Besuche in München, Berlin sowie Köln riefen in dem über 70-Jährigen tiefe Ängste und Schmerzen hervor. Henry Parens fürchtete, von seinen eigenen Traumata überrollt zu werden, »auch wenn das völlig unrealistisch und abwegig ist.« (S. 155). Bei einem Besuch in Würzburg wurde er »dennoch« bei einem Unfall schwer verletzt. »Und ich habe Nürnberg besucht, eine schöne Stadt. Ich besuchte aber auch München, was mich belastet hat.« (ebd.) 

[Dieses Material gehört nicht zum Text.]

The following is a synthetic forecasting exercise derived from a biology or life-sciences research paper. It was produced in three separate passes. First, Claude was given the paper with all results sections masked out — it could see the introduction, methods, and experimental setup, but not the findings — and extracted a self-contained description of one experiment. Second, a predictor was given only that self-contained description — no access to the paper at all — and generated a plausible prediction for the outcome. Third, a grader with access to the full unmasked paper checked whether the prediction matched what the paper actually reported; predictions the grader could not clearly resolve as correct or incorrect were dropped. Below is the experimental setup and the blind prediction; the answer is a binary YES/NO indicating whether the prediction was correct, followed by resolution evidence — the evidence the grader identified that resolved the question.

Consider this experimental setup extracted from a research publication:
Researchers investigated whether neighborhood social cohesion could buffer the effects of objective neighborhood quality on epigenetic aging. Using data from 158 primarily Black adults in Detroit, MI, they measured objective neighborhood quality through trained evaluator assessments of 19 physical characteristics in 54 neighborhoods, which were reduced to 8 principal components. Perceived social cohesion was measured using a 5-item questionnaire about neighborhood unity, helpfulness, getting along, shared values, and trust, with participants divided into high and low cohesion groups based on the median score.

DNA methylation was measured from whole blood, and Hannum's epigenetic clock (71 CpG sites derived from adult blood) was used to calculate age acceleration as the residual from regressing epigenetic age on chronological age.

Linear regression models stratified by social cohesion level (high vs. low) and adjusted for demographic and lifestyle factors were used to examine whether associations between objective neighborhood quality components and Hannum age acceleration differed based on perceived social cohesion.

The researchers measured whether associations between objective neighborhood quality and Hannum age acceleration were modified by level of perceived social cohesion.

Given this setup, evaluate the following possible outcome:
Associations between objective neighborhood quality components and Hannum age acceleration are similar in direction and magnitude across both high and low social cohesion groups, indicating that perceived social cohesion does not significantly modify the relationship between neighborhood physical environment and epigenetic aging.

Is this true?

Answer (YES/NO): NO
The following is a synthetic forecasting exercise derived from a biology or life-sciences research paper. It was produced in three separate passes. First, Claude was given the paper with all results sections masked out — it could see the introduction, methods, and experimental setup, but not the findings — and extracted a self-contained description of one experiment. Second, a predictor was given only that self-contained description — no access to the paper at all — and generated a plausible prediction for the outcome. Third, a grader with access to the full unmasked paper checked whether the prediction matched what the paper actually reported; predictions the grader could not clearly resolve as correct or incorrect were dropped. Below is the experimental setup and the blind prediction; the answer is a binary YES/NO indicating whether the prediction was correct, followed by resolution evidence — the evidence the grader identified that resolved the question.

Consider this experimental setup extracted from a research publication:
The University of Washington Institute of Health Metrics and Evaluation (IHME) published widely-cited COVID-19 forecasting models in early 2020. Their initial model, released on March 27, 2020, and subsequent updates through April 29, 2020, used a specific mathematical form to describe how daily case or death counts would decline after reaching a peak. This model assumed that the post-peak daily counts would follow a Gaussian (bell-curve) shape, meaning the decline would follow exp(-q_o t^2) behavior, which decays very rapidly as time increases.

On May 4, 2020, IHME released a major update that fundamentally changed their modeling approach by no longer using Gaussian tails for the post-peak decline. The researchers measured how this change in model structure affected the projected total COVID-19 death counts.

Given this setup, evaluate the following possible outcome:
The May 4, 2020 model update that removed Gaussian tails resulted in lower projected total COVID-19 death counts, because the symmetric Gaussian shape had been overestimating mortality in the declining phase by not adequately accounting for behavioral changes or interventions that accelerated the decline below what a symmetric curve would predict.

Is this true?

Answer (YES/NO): NO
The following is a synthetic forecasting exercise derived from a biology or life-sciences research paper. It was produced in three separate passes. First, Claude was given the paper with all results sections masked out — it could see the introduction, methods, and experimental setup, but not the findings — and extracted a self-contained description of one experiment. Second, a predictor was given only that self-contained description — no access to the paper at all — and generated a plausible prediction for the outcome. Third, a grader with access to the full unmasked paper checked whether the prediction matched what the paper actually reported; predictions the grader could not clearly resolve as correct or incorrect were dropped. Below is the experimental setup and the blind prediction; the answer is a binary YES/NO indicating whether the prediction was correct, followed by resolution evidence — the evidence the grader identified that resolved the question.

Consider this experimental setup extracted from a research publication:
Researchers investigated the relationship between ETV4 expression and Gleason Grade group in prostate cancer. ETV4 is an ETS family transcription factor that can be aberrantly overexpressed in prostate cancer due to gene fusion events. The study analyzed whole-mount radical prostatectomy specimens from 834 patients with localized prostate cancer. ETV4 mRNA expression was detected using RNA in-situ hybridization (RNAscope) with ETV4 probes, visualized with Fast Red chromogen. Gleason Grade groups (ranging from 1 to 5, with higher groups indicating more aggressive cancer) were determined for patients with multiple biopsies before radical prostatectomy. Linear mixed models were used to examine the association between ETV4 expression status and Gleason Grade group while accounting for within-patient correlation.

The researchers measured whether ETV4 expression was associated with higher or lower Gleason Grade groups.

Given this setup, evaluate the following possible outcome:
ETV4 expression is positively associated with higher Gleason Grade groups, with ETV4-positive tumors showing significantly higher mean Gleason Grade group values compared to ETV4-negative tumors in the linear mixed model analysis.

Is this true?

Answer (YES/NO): YES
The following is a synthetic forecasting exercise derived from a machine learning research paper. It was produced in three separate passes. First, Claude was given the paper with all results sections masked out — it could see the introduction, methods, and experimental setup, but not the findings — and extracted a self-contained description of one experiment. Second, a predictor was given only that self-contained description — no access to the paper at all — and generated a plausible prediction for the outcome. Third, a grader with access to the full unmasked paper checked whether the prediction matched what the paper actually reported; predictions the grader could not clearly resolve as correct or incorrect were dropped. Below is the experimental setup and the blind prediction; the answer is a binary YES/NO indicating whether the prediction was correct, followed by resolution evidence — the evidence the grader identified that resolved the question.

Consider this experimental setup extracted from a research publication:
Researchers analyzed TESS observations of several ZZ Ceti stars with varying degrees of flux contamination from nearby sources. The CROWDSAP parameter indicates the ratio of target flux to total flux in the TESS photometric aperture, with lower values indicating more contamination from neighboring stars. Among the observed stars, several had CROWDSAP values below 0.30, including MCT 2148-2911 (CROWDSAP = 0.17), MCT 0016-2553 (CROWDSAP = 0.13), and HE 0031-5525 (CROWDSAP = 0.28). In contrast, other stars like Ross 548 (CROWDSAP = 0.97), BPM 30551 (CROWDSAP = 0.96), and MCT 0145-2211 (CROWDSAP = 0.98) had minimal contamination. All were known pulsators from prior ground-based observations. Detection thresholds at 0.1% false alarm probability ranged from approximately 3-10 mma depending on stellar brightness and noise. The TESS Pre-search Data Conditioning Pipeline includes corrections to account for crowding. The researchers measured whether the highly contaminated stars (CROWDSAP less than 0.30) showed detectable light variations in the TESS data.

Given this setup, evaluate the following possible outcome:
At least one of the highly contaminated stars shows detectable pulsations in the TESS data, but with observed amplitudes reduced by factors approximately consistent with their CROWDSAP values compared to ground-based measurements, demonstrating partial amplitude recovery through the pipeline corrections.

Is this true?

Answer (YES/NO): NO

Gemildert wurden seine Ängste nur durch die Anteilnahme einiger weniger deutscher Freunde und Kollegen, etwa Lotte Köhlers. Er besuchte einige Orte seiner Verfolgungsgeschichte, teils gemeinsam mit seiner Familie, teils alleine. Ein Besuch in Auschwitz war dem Überlebenden jedoch nicht möglich. Parens hebt hervor: »… Deshalb ergriff mich manchmal in München und in Köln die Furcht. Sie war real für mich, auch wenn sie nur auf Vorstellungen beruhte. Es kann ein unbewusstes Wissen um diese Verletzlichkeit gewesen sein, das mir Angst machte, nach Deutschland zu gehen. Es kann auch so sein – ganz komme ich noch nicht dahinter, manche meiner Fähigkeiten verweigern die Mitarbeit in diesem Punkt -, dass eine Reise nach Deutschland die erste Etappe auf dem Weg zur Vernichtung in Polen, dem Land meiner Geburt, gewesen wäre. Nein, ich halte nichts von der Vorstellung, dort zu sterben, wo ich geboren bin, wo meine Mutter geboren wurde und starb. Das könnte möglicherweise auch erklären, warum ich die Überreste von Auschwitz nie besuchen konnte. Viele andere haben es getan, doch immerhin: Ich bin nach Rivesaltes zurückgekehrt« (S. 162).

Abgeschlossen wird dieses ansprechende, persönliche Buch durch umfangreiche psychoanalytisch orientierte klinische Überlegungen, welche der Autor wiederum mit seinen eigenen kindlichen Erlebnissen verknüpft.